Le mis en cause, âgé de 71 ans, se serait énervé après que le docteur ait décidé de faire passer un autre patient en urgence avant lui. Une action qui avait entraîné un rassemblement de soutien et un dépôt de plainte du praticien, qui a depuis quitté la région, et est reparti au Canada, indique Antoine Grisoni.

"Bien sûr, on ne peut pas dire que cet incident est forcément la seule raison de son départ, mais ça a pu aider. Lorsque vous venez dans un endroit qui est difficile, où il y a déjà un manque de médecins, on ne peut pas en plus supporter ce genre de comportements. Résultat, cela peut altérer la prise en charge de la population, par manque de professionnels sur le terrain."

Dépôt de plainte systématique

Tout au long de son activité professionnelle, le docteur Antoine Grisoni n'a lui-même jamais été agressé par un patient. "Il y a eu des tensions verbales, où j'ai parfois eu à faire état de forte autorité pour faire comprendre à certaines personnes qu'elles dépassaient les bornes, et que dans ce cas, il vaut mieux mettre fin à une relation de soins, mais jamais d'agressions. Je connais en revanche beaucoup de confrères pour qui cela est arrivé, à différents degrés de gravité, avec parfois même des violences physiques. Il est assez rare que ces faits débouchent sur des plaintes, mais cela devient de plus en plus fréquent. Depuis ma prise de poste à la présidence de l'URPS, j'ai été confronté à cinq dossiers de ce genre. Il y a vingt ans, on n'en entendait jamais parler."

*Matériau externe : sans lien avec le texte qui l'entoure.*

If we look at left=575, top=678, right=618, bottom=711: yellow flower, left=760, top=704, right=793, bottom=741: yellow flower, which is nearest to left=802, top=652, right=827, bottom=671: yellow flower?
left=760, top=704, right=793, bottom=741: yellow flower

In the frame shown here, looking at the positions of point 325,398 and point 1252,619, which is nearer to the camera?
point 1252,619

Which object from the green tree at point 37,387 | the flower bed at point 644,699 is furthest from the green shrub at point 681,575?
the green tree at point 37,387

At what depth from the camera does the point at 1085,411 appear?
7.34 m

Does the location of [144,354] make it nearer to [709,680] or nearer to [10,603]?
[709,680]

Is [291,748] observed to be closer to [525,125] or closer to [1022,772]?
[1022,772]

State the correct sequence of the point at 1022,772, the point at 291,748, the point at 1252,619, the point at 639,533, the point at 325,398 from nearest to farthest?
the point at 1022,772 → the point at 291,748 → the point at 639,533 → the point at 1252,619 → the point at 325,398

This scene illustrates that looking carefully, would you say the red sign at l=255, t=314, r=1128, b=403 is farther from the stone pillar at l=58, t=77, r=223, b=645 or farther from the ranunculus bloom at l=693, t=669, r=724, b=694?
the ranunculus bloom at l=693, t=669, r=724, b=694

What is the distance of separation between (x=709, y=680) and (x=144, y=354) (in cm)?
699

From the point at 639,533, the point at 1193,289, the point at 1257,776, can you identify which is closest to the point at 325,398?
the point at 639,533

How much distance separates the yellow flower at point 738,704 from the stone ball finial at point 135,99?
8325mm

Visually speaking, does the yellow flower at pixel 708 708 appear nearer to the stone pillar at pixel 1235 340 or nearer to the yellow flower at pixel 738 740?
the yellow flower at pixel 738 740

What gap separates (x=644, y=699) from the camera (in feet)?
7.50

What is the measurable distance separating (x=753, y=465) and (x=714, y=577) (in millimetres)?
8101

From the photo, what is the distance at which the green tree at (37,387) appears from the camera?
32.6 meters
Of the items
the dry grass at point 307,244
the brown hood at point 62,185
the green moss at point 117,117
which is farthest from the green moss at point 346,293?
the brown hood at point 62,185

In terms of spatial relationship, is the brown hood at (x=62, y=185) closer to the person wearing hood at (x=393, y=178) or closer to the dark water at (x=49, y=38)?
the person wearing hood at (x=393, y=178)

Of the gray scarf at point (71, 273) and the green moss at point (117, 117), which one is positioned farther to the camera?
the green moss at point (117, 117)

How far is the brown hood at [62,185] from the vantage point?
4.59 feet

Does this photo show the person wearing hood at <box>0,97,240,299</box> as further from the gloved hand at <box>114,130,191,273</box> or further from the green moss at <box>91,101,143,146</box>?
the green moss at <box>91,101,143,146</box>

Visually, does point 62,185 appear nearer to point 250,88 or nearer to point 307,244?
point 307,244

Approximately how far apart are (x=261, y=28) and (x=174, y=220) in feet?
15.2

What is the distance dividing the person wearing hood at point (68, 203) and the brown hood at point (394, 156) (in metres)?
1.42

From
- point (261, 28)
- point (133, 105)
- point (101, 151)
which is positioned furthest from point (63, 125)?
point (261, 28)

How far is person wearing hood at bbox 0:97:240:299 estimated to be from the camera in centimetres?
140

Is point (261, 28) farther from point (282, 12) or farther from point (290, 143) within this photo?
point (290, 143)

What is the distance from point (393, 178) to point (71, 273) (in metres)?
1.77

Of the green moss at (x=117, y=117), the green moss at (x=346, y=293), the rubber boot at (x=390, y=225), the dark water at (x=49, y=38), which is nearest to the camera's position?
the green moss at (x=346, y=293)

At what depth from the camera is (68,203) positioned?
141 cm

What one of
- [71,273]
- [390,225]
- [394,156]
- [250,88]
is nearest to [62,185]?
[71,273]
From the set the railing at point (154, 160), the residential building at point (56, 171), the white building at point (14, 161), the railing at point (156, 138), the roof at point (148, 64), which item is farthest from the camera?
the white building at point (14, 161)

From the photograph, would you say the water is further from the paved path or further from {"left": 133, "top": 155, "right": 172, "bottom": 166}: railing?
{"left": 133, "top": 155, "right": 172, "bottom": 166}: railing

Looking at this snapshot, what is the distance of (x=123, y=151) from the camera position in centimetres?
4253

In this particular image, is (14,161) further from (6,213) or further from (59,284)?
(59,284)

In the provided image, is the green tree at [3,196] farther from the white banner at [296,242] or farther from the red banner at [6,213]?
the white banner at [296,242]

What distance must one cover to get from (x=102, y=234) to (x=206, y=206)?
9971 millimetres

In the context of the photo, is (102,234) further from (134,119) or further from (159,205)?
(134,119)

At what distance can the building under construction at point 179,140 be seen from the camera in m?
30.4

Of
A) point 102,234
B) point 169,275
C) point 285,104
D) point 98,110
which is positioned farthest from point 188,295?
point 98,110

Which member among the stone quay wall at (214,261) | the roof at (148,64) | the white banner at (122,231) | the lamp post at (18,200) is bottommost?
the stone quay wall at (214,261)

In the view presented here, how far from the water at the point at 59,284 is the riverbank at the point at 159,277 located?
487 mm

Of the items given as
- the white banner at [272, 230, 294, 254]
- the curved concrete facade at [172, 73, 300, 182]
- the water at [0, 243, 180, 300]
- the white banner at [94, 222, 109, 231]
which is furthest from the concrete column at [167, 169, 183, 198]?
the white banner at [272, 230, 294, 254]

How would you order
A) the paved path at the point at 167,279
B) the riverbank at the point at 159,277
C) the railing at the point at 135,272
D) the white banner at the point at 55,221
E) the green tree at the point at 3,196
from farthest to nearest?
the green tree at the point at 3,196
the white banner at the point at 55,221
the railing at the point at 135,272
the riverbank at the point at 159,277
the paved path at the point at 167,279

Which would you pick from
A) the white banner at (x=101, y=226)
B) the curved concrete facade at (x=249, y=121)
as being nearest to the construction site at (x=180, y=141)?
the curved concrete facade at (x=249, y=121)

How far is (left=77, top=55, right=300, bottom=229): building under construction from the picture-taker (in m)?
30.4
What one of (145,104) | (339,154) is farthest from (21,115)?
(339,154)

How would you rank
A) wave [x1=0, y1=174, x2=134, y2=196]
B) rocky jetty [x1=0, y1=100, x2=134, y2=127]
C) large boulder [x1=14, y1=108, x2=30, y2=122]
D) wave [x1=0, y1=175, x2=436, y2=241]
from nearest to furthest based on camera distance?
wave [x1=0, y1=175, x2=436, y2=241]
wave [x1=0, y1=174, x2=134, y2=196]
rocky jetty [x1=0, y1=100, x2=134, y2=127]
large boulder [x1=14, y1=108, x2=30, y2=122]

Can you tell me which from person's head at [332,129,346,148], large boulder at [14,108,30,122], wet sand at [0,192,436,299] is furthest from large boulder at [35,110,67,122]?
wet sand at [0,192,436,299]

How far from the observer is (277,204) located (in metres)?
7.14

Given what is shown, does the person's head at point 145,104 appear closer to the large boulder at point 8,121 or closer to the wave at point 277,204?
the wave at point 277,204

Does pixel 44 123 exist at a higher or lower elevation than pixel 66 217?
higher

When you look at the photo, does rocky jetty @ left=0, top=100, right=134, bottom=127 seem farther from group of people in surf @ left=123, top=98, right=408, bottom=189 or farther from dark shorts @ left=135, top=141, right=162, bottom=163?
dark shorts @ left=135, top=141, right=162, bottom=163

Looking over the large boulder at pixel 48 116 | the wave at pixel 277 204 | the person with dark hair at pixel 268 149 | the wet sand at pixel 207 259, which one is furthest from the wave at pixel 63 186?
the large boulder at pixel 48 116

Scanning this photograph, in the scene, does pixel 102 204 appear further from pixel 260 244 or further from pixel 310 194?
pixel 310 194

L'URPS incite désormais l'ensemble des médecins qui se retrouveraient confrontés à de pareils incidents à porter systématiquement plainte. "Il faut une instruction, une enquête, il faut que le praticien puisse montrer qu'il n'accepte pas ce comportement et que la personne qui en est à la source comprenne qu'elle n'avait pas à le faire. Ce n'est pas une question de condamnation pénale. C'est une question que cela ne reste pas silencieux et invisible."